### Passage shown
* * *
5.  The amount of a party and party cost award should "represent a substantial contribution towards the parties' reasonable expenses in presenting or defending the proceeding, but should not amount to a complete indemnity".

 

6.  The ability of a party to pay a cost award is a factor that can be considered; but as noted by Judge Dyer in M.C.Q. v. P.L.T. 2005 NSFC 27: "Courts are also mindful that some litigants may consciously drag out court cases at little or no actual cost to themselves (because of public or third‑party funding) but at a large expense to others who must "pay their own way". In such cases, fairness may dictate that the successful party's recovery of costs not be thwarted by later pleas of inability to pay. [See Muir v. Lipon, 2004 BCSC 65]."

 

7.  The tariff of costs and fees is the first guide used by the Court in determining the appropriate quantum of the cost award.

 

8.  In the first analysis the "amount involved", required for the application of the tariffs and for the general consideration of quantum, is the dollar amount awarded to the successful party at trial. If the trial did not involve a money amount other factors apply. The nature of matrimonial proceedings may complicate or preclude the determination of the "amount involved".


 

9.  When determining the "amount involved" proves difficult or impossible the court may use a "rule of thumb" by equating each day of trial to an amount of $20,000 in order to determine the "amount involved".

 

10.  If the award determined by the tariff does not represent a substantial contribution towards the parties' reasonable expenses "it is preferable not to increase artificially the "amount involved", but rather, to award a lump sum". However, departure from the tariff should be infrequent.

 

11.  In determining what are "reasonable expenses", the fees billed to a successful party may be considered but this is only one factor among many to be reviewed.

 

12.  When offers to settle have been exchanged, consider the provisions of the civil procedure rules in relation to offers and also examine the reasonableness of the offer compared to the parties position at trial and the ultimate decision of the court.

 

 

 

[17]         Justice Gass, in Pelrine v. Pelrine, 2007 NSSC 123, a decision of this court dated April 18, 2007, considered the issue of costs claimed by both parties, following a divorce proceeding which was heard over four days.  Post-trial submissions were filed.  The petitioner sought approximately $11,000.00 in costs, including HST and disbursements, and the respondent sought approximately $9,000.00 plus disbursements of approximately $3,600.00.

 

[18]         Of particular interest is that Justice Gass found a failure to timely disclose on the part of the petitioner.  She also assessed the relative “success” of the parties and the presence or absence of offers to settle.  Justice Gass ordered costs to the respondent in the amount of $3,031.00 plus $2,000.00 towards disbursements.

 

[19]         I have recently ordered costs in a number of cases. 

 

[20]         In Robar v. Arseneau, 2010 NSSC 175, I ordered costs of $5,138.00 inclusive of HST and disbursements to be paid at a rate of $150.00 per month.  In that case, the applicant’s case to set aside the parties’ separation agreement was dismissed and Ms. Robar was found to have been unreasonable.  She was also found to have rejected offers to settle.  The matter required court time on two days.  I applied scale 1 of Tariff “A.” The amount involved was within the $40,001.00 -$65,000.00 range.  Ms. Robar was subject to significant financial hardship at the time.  This was a factor weighing against a higher costs award.
* * *
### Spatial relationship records
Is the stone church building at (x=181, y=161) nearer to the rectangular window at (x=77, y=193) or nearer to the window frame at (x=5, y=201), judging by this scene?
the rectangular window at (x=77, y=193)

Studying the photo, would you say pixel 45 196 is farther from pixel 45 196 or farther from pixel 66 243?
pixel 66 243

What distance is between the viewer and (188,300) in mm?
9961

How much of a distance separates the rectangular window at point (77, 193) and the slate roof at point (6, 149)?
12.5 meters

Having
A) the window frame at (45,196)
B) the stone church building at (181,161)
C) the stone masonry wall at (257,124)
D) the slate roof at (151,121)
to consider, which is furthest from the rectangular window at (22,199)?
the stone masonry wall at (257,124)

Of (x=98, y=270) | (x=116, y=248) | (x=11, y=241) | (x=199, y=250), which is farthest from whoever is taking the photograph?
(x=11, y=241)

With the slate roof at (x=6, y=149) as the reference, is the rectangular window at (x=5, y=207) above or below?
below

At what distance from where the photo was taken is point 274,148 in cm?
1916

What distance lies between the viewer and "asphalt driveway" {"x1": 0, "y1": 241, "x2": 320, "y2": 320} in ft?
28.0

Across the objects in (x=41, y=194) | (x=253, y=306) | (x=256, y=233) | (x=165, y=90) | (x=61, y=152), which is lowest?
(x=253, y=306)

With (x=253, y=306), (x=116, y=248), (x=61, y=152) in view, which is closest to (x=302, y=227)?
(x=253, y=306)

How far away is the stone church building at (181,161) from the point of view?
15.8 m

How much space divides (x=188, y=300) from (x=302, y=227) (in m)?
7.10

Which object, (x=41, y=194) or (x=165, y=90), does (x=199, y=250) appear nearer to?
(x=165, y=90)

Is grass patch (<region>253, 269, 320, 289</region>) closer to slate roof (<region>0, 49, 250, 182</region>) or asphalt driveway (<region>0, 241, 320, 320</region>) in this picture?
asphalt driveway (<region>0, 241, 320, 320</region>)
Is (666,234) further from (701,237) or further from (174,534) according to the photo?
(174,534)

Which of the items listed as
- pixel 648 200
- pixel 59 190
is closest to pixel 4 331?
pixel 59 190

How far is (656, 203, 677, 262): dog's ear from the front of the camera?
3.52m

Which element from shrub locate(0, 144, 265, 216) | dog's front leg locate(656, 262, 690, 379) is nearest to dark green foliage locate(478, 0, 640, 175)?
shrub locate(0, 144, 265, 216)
* * *
### Stated problem 1
According to the passage on costs awards, why might fairness require that a successful party's recovery of costs not be defeated by later pleas of inability to pay? Answer in one to three sentences.
### Stated problem 2
Transcribe the passage on costs awards from "[17]         Justice Gass, in" to "plus $2,000.00 towards disbursements.".

### Exercise response 1
Some litigants may deliberately drag out court cases at little or no actual cost to themselves because of public or third-party funding. Meanwhile, the others, who must pay their own way, bear a large expense.

### Exercise response 2
[17]         Justice Gass, in Pelrine v. Pelrine, 2007 NSSC 123, a decision of this court dated April 18, 2007, considered the issue of costs claimed by both parties, following a divorce proceeding which was heard over four days.  Post-trial submissions were filed.  The petitioner sought approximately $11,000.00 in costs, including HST and disbursements, and the respondent sought approximately $9,000.00 plus disbursements of approximately $3,600.00.

 

[18]         Of particular interest is that Justice Gass found a failure to timely disclose on the part of the petitioner.  She also assessed the relative “success” of the parties and the presence or absence of offers to settle.  Justice Gass ordered costs to the respondent in the amount of $3,031.00 plus $2,000.00 towards disbursements.